◆ Exercise description
Give back every record word for word, but keep the pictures out.
*** Provided records ***
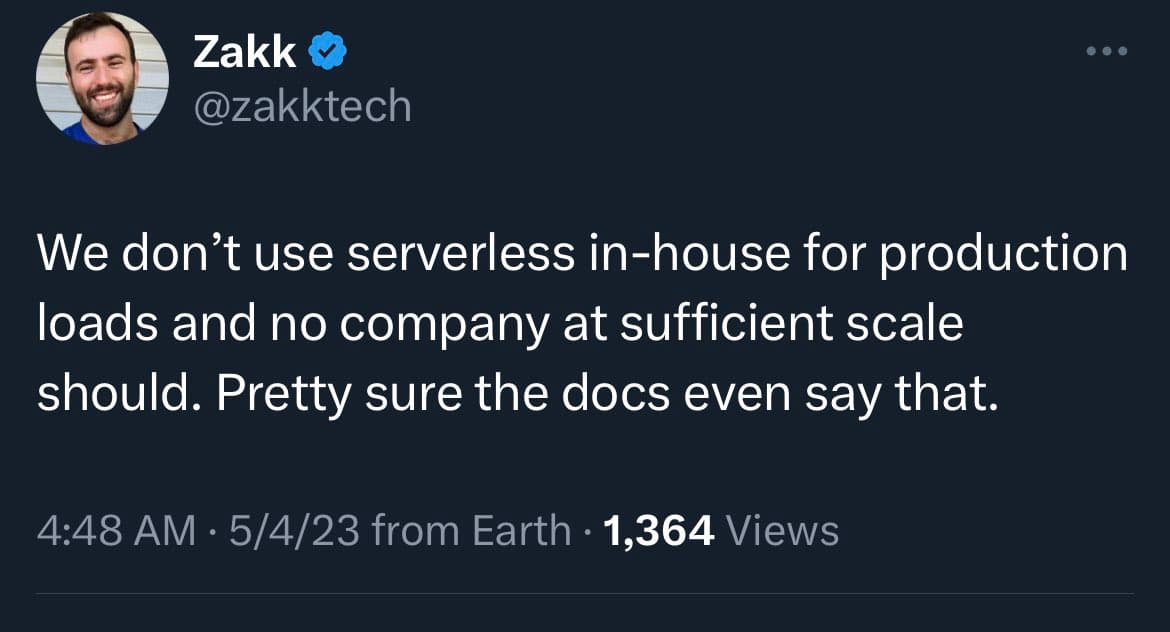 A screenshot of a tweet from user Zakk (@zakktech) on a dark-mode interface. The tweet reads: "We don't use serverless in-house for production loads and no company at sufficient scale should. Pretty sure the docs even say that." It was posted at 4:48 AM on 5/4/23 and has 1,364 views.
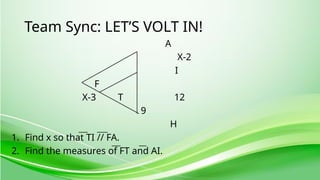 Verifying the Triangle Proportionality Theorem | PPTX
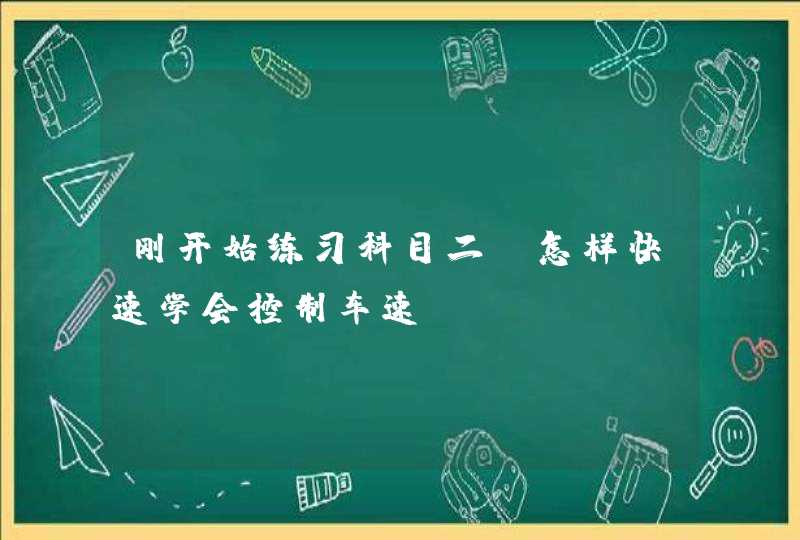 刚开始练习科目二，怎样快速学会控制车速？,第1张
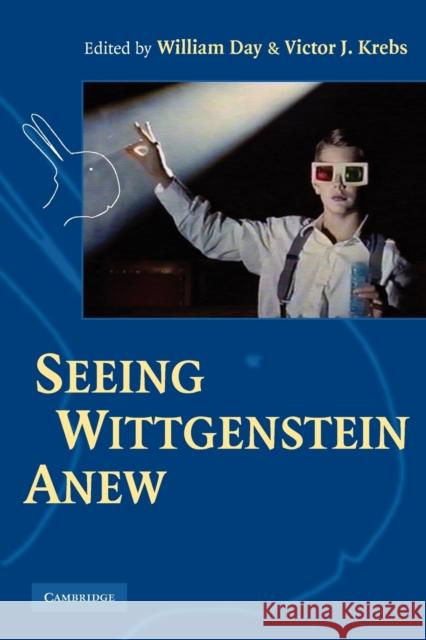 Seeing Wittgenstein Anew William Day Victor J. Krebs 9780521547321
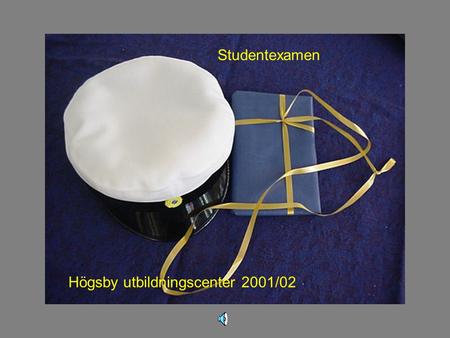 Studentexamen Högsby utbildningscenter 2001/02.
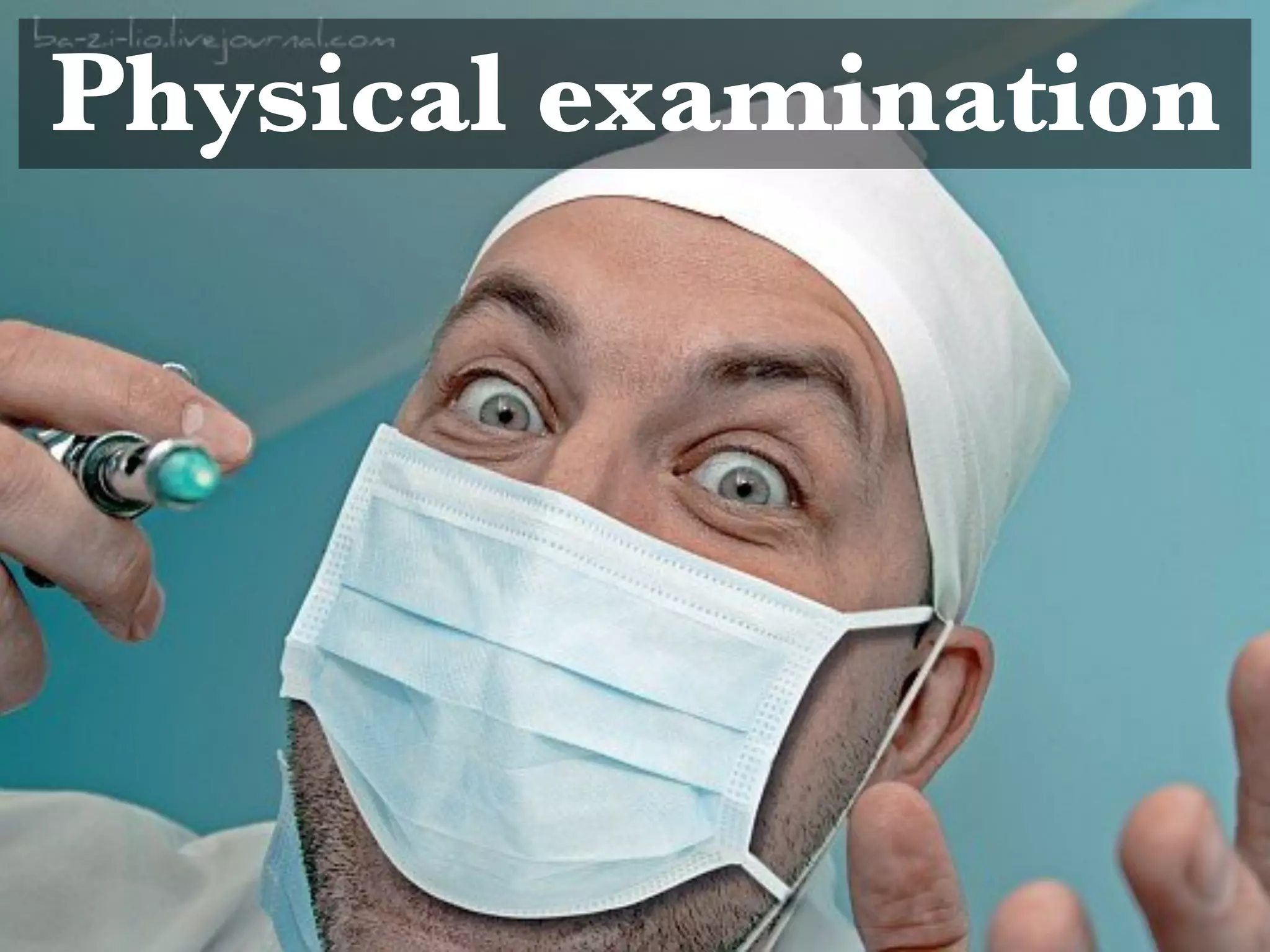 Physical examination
*** End of Provided records ***
◆ Output
 A screenshot of a tweet from user Zakk (@zakktech) on a dark-mode interface. The tweet reads: "We don't use serverless in-house for production loads and no company at sufficient scale should. Pretty sure the docs even say that." It was posted at 4:48 AM on 5/4/23 and has 1,364 views.
 Verifying the Triangle Proportionality Theorem | PPTX
 刚开始练习科目二，怎样快速学会控制车速？,第1张
 Seeing Wittgenstein Anew William Day Victor J. Krebs 9780521547321
 Studentexamen Högsby utbildningscenter 2001/02.
 Physical examination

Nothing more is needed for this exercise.